The Event Sourcing – ES model is a design pattern where the state of an object is stored as a sequence of events. It differs from conventional design patterns, which typically only store the final state of an object.


When an object is changed, it corresponds to a versioned event storing the object’s change data. These events are stored in an “append-only” fashion in a table structure called the event store. Storing these change events brings several benefits:

  1. Preserving the change history of objects.
  2. If the events are sent to other systems, those systems can generate the accurate final state of the original object. Therefore, easy integration with other systems is facilitated.
  3. Based on the published events, a separate storage can be built for the read side, optimizing data retrieval speed.

Event Bus – Kafka – MySQL Binlog.

The versioned events of objects, if sent, make it easy for the system to integrate with many other systems. The Event Bus is the logic term for a transmission line containing all versioned events in the form of a stream. Consumers can simply subscribe to the event bus to receive events for processing.

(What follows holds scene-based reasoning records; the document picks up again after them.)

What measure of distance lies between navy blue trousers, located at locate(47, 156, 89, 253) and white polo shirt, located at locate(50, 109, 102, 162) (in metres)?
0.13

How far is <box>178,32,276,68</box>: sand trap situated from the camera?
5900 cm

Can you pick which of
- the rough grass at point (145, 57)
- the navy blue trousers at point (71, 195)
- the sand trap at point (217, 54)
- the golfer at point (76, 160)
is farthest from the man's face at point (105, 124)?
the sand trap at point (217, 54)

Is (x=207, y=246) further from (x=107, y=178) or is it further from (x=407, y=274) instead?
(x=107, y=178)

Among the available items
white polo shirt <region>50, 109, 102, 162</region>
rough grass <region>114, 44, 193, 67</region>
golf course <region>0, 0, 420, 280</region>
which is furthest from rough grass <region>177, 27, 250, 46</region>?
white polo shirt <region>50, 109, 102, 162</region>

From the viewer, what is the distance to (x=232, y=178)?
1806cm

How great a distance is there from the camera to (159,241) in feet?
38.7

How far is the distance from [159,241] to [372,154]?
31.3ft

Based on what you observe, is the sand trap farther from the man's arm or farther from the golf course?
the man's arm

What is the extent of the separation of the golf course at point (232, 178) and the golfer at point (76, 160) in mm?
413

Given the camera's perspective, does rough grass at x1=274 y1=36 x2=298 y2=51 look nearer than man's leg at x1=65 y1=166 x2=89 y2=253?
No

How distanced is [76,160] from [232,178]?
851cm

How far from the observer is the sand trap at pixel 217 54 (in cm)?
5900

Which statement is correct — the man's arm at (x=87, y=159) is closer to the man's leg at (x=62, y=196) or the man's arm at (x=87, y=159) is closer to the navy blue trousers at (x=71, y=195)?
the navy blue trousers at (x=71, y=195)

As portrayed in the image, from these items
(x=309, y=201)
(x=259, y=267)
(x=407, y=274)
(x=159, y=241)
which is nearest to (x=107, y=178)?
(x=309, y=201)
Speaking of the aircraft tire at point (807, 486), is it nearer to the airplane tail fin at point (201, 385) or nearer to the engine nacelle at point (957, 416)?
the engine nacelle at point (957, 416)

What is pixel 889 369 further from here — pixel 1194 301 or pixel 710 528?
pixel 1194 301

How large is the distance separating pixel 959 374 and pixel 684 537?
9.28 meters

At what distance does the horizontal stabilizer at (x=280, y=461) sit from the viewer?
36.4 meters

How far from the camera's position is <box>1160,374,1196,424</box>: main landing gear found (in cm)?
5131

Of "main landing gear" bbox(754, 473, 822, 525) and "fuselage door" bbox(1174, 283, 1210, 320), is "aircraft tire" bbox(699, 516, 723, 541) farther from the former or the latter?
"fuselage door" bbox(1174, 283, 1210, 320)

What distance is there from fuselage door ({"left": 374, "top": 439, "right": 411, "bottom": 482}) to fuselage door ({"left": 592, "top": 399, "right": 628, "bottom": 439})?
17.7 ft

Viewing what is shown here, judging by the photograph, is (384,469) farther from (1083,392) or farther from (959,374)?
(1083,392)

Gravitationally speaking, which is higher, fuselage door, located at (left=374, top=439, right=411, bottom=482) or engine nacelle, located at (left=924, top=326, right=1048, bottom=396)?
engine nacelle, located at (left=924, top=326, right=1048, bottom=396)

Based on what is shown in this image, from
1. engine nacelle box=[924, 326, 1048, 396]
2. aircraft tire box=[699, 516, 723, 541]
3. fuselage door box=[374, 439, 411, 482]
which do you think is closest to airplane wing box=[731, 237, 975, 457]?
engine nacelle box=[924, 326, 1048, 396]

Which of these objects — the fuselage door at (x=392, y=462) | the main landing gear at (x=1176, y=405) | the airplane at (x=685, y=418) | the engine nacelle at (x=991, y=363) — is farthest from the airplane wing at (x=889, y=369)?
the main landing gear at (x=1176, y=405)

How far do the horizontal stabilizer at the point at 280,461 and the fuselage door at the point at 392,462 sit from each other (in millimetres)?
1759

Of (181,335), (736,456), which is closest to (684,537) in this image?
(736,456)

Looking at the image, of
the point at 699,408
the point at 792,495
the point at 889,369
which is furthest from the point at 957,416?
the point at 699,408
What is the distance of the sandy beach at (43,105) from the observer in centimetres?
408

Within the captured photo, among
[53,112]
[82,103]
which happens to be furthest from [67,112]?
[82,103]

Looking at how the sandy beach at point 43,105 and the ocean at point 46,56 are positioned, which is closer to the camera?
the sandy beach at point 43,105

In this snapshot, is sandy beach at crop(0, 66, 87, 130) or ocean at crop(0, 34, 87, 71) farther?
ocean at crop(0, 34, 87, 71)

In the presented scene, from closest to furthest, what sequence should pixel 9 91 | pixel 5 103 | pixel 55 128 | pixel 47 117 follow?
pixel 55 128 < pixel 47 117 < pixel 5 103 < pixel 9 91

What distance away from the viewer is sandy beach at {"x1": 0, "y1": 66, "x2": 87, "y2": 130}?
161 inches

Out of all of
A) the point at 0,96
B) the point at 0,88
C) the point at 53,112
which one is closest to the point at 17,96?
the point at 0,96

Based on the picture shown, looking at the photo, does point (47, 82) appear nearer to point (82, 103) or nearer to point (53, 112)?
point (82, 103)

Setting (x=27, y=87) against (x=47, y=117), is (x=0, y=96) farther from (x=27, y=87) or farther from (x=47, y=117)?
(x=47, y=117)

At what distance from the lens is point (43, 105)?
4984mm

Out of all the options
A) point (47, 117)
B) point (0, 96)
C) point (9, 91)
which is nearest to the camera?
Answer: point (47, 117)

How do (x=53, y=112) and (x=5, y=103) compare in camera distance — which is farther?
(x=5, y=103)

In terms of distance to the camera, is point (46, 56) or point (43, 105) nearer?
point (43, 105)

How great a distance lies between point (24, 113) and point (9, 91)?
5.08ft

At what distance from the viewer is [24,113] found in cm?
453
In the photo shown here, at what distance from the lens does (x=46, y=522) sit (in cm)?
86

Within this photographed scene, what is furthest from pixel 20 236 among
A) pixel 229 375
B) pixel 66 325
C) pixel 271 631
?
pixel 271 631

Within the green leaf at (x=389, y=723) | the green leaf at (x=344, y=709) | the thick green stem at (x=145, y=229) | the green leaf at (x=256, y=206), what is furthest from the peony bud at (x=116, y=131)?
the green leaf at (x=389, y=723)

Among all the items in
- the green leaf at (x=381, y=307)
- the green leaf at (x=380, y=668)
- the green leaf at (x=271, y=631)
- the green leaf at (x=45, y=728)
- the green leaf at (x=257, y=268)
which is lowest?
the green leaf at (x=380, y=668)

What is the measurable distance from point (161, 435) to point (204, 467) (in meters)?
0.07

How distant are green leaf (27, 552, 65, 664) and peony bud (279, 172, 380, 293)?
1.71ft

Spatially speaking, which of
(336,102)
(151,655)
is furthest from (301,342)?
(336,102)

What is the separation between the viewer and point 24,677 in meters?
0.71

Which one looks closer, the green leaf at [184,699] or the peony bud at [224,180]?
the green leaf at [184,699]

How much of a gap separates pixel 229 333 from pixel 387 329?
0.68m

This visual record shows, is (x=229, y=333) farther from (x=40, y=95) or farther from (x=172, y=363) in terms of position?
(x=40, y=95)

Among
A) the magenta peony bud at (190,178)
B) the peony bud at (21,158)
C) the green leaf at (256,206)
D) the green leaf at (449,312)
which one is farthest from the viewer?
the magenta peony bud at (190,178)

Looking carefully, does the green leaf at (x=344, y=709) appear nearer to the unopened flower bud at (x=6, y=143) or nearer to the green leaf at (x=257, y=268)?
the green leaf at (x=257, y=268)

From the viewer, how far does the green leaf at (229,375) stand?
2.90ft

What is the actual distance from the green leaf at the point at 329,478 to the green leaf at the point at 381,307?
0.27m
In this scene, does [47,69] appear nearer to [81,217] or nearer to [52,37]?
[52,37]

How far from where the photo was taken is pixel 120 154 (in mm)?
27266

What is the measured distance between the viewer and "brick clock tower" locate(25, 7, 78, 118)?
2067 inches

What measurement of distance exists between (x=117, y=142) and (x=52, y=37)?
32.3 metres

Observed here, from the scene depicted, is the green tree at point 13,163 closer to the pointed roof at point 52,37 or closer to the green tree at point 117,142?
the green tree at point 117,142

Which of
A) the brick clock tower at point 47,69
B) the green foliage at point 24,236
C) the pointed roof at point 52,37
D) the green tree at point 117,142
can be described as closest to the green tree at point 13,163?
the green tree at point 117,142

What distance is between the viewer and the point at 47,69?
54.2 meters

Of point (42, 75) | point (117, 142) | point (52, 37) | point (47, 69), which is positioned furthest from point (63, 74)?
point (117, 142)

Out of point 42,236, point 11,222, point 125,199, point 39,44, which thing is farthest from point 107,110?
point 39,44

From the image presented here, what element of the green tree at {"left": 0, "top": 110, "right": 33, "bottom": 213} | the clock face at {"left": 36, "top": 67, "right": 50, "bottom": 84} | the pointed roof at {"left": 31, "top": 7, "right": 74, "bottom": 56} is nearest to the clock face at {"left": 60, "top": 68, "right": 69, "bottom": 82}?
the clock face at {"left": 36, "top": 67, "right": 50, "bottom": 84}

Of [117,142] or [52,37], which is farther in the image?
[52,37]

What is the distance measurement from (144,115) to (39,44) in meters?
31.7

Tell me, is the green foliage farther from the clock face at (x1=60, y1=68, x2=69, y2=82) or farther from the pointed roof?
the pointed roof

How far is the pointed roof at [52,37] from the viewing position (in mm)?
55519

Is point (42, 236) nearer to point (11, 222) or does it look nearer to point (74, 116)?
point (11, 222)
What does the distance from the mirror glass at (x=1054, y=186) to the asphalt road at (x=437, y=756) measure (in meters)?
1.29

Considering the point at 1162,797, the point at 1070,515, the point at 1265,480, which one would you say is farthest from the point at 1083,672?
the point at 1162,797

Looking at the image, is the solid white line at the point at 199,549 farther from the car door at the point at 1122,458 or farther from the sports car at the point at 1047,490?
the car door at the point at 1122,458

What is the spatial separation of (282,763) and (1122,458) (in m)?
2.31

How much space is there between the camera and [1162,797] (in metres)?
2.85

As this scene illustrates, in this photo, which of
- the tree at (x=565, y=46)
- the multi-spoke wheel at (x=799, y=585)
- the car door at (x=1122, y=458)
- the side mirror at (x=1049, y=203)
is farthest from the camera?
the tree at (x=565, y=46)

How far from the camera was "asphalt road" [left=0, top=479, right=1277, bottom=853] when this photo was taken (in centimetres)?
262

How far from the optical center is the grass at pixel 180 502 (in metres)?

Events are stored in a MySQL database. All changes in the database are logged by MySQL into a log file called binlog. By extracting MySQL’s binlog, the system can capture every event generated for transmission.

Kafka is a log-based message broker that allows storing and sending events in the order they are sent. Therefore, it is the best choice for storing the event bus layer.

Overall Architecture.

At this point, the system’s picture has become clear. Each piece from model, business logic to integration has been fully assembled. It can be summarized as follows: the system will build business logic around the product model; structured according to the CQRS – ES model; using MySql Binlog; Kafka to publish change events reliably; based on the event bus, high-speed retrieval structures like Elastic, MongoDB will be built, as well as integration with other systems.

Conclusion.

Designing a product catalog management system in ecommerce requires achieving multiple objectives simultaneously, with a consistent and coherent vision. From the application level to the system level, there must be seamless integration. All aim at achieving two important objectives:

  1. Handling complex business processes.
  2. Ensuring system performance and stability.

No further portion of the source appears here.